The reason that we should only dereference once is that many formatters relies on ValueObject::GetChildMemberWithName to calculate the synthetic children or summary strings. For C/C++, that function eventually calls TypeSystemClang::GetIndexOfChildMemberWithName which will only dereference pointer type once. This will cause inconsistent result when printing T* and T** if they share the same data formatters for T.

For example, when using the builtin libc++ std::vector formatter, lldb shows inconsistent size count for std::vector<int> * and std::vector<int> ** (if you use libstd++ std::vector, you can still see the inconsistence):

Process 2570716 launched: '/tmp/a.out' (x86_64)
Process 2570716 stopped
* thread #1, name = 'a.out', stop reason = breakpoint 1.1
    frame #0: 0x000055555555523e a.out`main at main.cpp:7:3
   4      std::vector<int> v = {1,2};
   5      auto vp = &v;
   6      auto vpp = &vp;
-> 7      return 0;
   8    }
(lldb) v vp vpp
(std::vector<int> *) vp = 0x00007fffffffd520 size=2
(std::vector<int> **) vpp = 0x00007fffffffd500 size=1

If anything, we should allow --skip-pointers 1 for formatter writers that only want to handle one level of pointer to the type.

If we really want to have the formatter apply to all pointer types (no matter how many layers there are), it can be achieved with regex like type summary add -x -s "MyInt" "int[ ]*[\*]*".

@jimingham
Copy link
Collaborator

It still sounds like this is a change to accommodate formatters that aren't correctly written. Regex formatters are slower than name match ones and more fallible to write, so I'm not sure "you can write a regex instead" is a good substitute.

@jimingham
Copy link
Collaborator

It isn't that hard to have your formatter dereference the ValueObject it was provided till it's of the form that it wants to deal with (type or pointer) and then pass that to the main formatter.

If the objection is that's a pain to do for every formatter, we could have the type matcher do the dereferencing and always pass the formatter the ValueObject that is the type they registered the formatter for.
- - - - -
GOAL: Rewrite the part of the lldb passage that opens with the words "The reason that" and closes with "formatters for T.", replacing "inconsistent result" with "mismatched result".
- - - - -
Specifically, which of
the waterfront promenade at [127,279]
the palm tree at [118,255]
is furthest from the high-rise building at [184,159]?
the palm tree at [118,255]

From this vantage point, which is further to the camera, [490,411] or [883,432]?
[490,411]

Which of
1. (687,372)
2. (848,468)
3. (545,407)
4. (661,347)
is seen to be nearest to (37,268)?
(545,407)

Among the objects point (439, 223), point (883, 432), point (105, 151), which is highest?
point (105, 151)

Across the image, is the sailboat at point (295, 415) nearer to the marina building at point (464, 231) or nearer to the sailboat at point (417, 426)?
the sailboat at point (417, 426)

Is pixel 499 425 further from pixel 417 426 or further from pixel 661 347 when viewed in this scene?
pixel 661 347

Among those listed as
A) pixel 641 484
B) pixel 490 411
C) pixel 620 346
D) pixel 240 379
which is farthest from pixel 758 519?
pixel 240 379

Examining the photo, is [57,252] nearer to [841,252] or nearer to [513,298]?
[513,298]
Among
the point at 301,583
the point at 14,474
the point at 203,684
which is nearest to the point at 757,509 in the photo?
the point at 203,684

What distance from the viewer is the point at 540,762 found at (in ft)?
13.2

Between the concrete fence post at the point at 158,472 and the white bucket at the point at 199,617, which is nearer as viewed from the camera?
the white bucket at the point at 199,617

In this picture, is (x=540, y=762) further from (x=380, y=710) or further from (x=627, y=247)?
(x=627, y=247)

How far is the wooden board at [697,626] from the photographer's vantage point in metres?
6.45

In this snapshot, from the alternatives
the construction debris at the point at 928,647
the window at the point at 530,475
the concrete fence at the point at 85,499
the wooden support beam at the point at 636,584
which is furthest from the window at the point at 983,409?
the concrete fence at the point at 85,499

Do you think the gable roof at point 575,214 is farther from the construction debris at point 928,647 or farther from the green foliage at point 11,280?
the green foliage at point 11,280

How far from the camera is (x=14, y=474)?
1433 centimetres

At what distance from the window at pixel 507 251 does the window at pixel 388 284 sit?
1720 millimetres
- - - - -
TASK SOLUTION:
The reason that we should only dereference once is that many formatters relies on ValueObject::GetChildMemberWithName to calculate the synthetic children or summary strings. For C/C++, that function eventually calls TypeSystemClang::GetIndexOfChildMemberWithName which will only dereference pointer type once. This will cause mismatched result when printing T* and T** if they share the same data formatters for T.